Contrary to their protests of being a group of supporters above the fray, as an Evertonian coming of age during the 1980s I was on the receiving end of some rancorous bile courtesy of red-s***e acquaintances. From nowhere, Everton had challenged their reign of supremacy and naturally their supporters didn’t like it.
‘Merseyside/Merseypride’ might have played well in the press and the rivalry was free from the violence that characterised cities such as Glasgow and Milan, but to suggest that we were one big happy family is just a myth.
But what is certainly true is that the relationship between the two sets of fans has deteriorated markedly since the 1980s, reaching the point where the breakdown is probably irrevocable. Too much has passed between the clubs for this ever to recover.
Each set of fans has their own list of grievances. Reds think us bitter and jealous, whereas blues think them smug, shallow and homo-erotically obsessed with Kenny Dalglish. Evertonians also find it hard to bear the endless veneration of Bill Shankly. He might have been a decent manager but arguably not one worthy of such disproportionate levels of adoration. It also tends to grate on us that the manager Liverpudlians worship so much ended his days training with Everton, having been shunned by the club he did so much for (a fact rarely mentioned by Liverpudlians).
Each set of fans has their own list of grievances. Reds think us bitter and jealous, whereas blues think them smug, shallow and homo-erotically obsessed with Kenny Dalglish.
And so as a result of the above and any number of additional grievances, the Merseyside derby has become one of the most poisonous fixtures in the Premiership calendar.
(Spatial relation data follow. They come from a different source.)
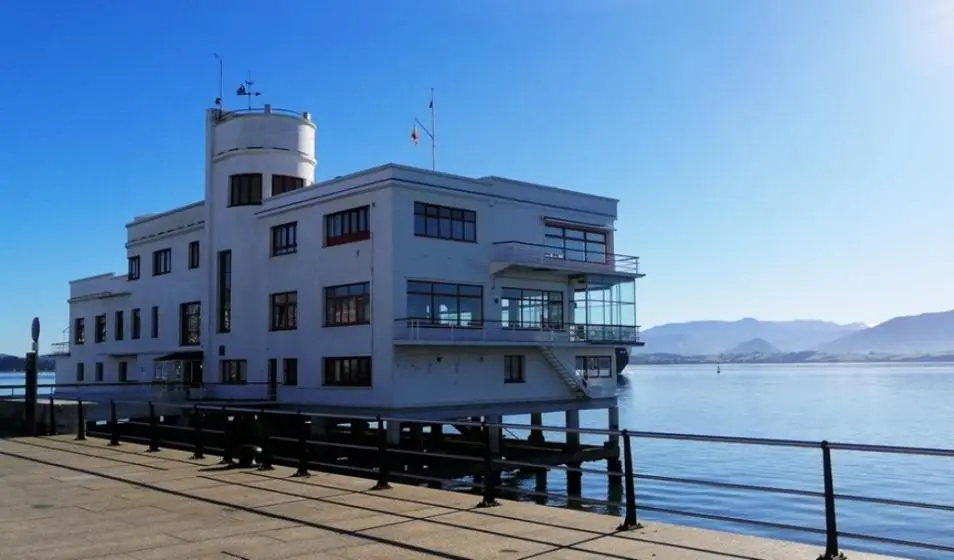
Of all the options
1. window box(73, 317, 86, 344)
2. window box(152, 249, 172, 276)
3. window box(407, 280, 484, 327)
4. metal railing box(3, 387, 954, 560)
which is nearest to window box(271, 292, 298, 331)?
metal railing box(3, 387, 954, 560)

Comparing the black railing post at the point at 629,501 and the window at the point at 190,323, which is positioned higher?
the window at the point at 190,323

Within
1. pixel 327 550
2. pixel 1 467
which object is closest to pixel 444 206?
pixel 1 467

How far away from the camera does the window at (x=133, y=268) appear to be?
5328cm

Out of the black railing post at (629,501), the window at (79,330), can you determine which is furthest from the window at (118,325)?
the black railing post at (629,501)

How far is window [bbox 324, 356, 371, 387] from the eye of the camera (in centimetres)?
3581

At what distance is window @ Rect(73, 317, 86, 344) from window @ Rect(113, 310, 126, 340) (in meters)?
5.64

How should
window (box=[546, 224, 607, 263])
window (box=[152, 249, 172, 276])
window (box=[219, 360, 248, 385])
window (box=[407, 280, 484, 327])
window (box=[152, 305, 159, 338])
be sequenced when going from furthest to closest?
window (box=[152, 305, 159, 338])
window (box=[152, 249, 172, 276])
window (box=[219, 360, 248, 385])
window (box=[546, 224, 607, 263])
window (box=[407, 280, 484, 327])

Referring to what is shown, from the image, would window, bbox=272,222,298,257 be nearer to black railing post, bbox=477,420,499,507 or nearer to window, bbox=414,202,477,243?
window, bbox=414,202,477,243

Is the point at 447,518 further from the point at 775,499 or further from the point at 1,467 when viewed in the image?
the point at 775,499

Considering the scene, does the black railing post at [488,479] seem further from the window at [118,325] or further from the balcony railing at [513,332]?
the window at [118,325]

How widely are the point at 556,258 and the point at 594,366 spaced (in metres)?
6.43

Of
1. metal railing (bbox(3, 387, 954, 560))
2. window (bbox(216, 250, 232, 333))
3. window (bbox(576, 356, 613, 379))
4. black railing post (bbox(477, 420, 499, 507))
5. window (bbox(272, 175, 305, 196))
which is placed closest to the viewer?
metal railing (bbox(3, 387, 954, 560))

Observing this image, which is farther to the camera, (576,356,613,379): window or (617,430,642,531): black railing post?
(576,356,613,379): window

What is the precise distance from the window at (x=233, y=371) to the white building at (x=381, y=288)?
0.30ft
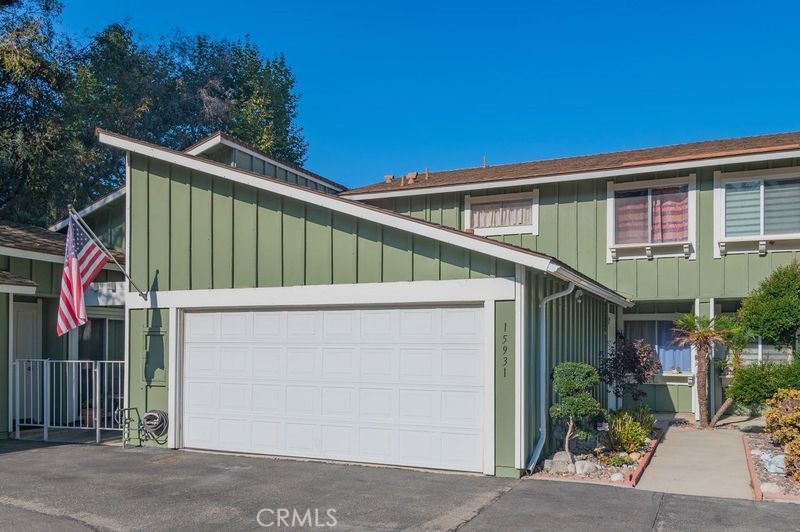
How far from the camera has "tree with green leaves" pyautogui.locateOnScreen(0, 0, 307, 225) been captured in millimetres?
19312

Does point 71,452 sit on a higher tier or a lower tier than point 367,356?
lower

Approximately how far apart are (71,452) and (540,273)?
24.4 ft

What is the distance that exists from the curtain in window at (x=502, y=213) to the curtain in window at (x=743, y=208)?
389 centimetres

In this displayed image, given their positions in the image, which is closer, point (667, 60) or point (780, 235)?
point (780, 235)

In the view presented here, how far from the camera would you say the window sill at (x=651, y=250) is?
13.6 metres

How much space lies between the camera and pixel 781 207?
42.5 ft

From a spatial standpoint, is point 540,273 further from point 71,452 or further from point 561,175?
point 71,452

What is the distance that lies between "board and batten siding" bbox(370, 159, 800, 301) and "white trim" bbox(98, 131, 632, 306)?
2.71 m

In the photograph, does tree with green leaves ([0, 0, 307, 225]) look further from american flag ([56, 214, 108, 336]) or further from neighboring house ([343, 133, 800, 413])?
neighboring house ([343, 133, 800, 413])

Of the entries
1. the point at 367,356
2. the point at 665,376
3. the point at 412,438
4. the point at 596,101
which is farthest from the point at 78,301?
the point at 596,101

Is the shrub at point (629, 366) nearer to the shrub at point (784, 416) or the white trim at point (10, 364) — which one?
the shrub at point (784, 416)

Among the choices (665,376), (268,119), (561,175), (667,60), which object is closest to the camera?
(561,175)

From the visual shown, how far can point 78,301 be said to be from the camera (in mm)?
10438

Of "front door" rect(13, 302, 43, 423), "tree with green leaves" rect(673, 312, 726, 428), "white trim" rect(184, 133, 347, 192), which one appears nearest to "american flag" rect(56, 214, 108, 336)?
"front door" rect(13, 302, 43, 423)
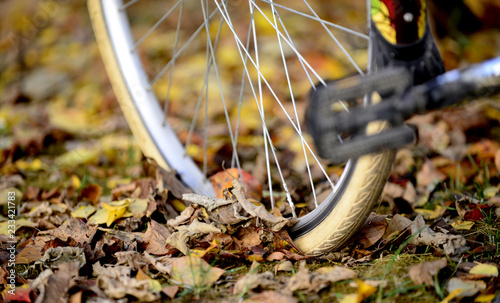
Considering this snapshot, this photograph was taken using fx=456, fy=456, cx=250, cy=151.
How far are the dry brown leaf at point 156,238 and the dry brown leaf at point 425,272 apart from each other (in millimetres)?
608

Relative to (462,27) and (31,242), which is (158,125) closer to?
(31,242)

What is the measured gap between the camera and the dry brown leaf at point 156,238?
121 cm

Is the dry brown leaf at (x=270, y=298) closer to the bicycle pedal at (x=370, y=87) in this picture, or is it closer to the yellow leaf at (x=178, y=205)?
the bicycle pedal at (x=370, y=87)

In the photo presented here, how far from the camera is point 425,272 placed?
995mm

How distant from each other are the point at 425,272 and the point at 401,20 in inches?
21.4

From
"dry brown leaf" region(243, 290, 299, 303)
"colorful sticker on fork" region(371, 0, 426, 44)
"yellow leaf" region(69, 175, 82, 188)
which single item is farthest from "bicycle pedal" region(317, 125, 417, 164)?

The games themselves are rarely beautiful to watch, consisting mainly of frenetic football and wild tackles. For most fans the tension that created exceeds that of other games and in a city as divided as Liverpool, winning the fixture and being able to hold your head up high at school or work on a Monday morning is something that really matters. As an Evertonian there are few things as sweet as being able to smugly greet Liverpudlians following a derby victory.
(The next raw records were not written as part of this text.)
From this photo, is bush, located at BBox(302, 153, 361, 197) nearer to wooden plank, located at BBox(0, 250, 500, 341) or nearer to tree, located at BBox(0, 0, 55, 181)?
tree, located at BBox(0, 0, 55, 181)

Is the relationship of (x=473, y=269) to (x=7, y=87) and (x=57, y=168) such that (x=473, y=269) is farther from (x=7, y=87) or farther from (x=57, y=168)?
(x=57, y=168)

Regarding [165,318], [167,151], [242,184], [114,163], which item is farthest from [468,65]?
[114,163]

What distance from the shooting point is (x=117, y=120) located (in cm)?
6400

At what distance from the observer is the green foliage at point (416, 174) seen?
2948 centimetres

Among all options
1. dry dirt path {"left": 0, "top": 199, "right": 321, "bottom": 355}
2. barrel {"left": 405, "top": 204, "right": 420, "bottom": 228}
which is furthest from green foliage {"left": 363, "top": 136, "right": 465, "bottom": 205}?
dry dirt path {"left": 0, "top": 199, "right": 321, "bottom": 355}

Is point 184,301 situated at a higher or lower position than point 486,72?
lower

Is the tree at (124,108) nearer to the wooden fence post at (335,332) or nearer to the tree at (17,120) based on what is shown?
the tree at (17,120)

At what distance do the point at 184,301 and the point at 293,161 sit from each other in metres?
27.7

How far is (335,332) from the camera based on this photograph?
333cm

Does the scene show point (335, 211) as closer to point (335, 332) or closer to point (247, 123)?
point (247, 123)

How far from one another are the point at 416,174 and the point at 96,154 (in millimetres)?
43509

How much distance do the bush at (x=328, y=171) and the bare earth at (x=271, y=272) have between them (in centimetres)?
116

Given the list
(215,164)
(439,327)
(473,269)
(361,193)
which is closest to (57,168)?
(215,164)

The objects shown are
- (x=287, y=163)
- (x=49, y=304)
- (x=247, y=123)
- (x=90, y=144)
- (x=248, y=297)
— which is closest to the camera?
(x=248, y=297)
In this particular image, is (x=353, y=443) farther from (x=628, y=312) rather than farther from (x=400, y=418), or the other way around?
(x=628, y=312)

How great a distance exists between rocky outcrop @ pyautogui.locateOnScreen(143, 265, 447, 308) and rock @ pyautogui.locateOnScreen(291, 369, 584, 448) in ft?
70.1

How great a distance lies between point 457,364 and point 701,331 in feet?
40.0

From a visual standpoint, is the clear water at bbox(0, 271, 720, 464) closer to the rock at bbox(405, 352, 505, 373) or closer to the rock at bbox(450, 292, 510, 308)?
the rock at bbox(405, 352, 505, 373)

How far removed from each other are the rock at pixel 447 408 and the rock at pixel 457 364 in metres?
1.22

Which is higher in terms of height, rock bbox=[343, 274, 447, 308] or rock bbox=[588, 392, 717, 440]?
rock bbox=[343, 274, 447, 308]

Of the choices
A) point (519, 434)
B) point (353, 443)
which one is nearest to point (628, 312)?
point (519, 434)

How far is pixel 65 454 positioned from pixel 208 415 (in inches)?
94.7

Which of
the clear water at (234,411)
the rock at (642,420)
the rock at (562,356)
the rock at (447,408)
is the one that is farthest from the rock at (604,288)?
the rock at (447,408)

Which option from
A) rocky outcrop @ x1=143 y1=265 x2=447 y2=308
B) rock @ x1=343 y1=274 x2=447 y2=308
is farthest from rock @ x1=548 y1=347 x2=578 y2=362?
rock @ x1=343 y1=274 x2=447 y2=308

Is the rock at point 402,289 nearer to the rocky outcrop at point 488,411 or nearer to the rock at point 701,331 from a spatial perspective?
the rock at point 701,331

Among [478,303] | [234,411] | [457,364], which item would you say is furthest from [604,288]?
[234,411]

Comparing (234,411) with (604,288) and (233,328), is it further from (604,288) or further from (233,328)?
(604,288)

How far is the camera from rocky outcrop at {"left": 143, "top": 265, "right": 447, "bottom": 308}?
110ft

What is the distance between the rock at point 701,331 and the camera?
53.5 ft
But ultimately is there anything wrong with this? Football is by its very nature a partisan sport. As long as it doesn’t descend into violence, is animosity between set of fans something to be discouraged?
It’s not as if support of either team precludes each set of fans from befriending each other. Disagreeing with a friend’s football choices doesn’t mean you can’t ultimately get along. I don’t like Liverpool FC or Liverpool supporters as a group, but individually, despite their inferior cognitive development, some of them are alright. I especially like it when you give them a banana and they do a little dance for you.
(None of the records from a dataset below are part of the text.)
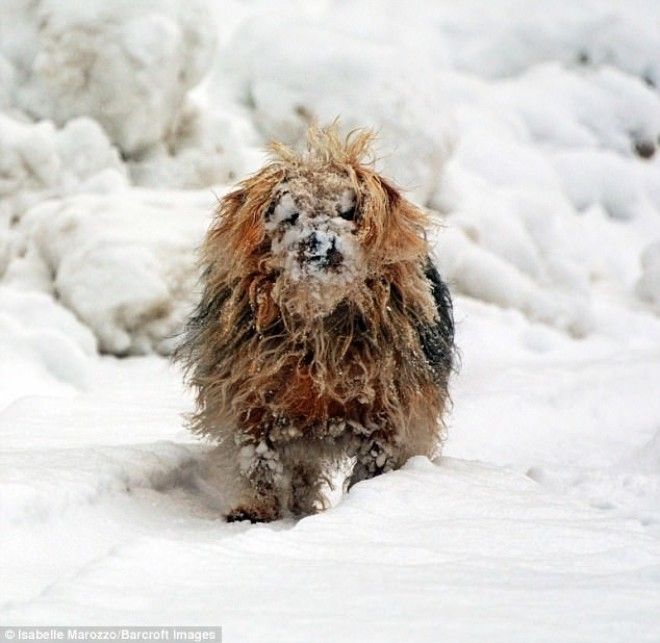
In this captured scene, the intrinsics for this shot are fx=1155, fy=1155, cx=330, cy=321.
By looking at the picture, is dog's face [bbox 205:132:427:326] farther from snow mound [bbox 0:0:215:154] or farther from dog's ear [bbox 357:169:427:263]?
snow mound [bbox 0:0:215:154]

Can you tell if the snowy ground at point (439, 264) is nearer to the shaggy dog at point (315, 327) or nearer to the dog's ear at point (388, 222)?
the shaggy dog at point (315, 327)

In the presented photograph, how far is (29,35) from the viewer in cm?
832

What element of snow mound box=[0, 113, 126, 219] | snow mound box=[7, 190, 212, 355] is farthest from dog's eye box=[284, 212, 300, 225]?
snow mound box=[0, 113, 126, 219]

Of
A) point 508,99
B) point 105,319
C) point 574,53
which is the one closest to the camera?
point 105,319

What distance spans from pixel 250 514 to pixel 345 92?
21.8ft

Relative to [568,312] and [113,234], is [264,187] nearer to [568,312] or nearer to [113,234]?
[113,234]

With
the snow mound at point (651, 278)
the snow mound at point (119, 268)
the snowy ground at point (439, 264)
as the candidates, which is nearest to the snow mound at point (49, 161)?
the snowy ground at point (439, 264)

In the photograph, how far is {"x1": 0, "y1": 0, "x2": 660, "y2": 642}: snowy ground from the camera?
6.31 ft

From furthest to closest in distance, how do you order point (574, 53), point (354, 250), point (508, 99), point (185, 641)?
point (574, 53), point (508, 99), point (354, 250), point (185, 641)

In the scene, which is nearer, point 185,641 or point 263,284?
point 185,641

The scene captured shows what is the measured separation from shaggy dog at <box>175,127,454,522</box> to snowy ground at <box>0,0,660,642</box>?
21cm

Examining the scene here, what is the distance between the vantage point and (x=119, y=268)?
21.7 feet

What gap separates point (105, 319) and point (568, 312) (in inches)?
155

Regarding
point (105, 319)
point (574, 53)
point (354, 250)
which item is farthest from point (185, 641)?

After the internecine violence that so marred the game in the 1970s and 80s it’s understandable that a lot of supporters would like to see the back of the kind of animosity that is evident between the fans of certain teams. But I think that’s part of the game’s appeal and without it football can be a little bland.
Changes to the game over the last twenty years have already robbed football of much of its character and so we should be glad that fixtures such as the Merseyside derby still exist. The atmosphere might be toxic but it’s also exciting in a ways that a clashes between teams that ‘get along’ could never hope to be.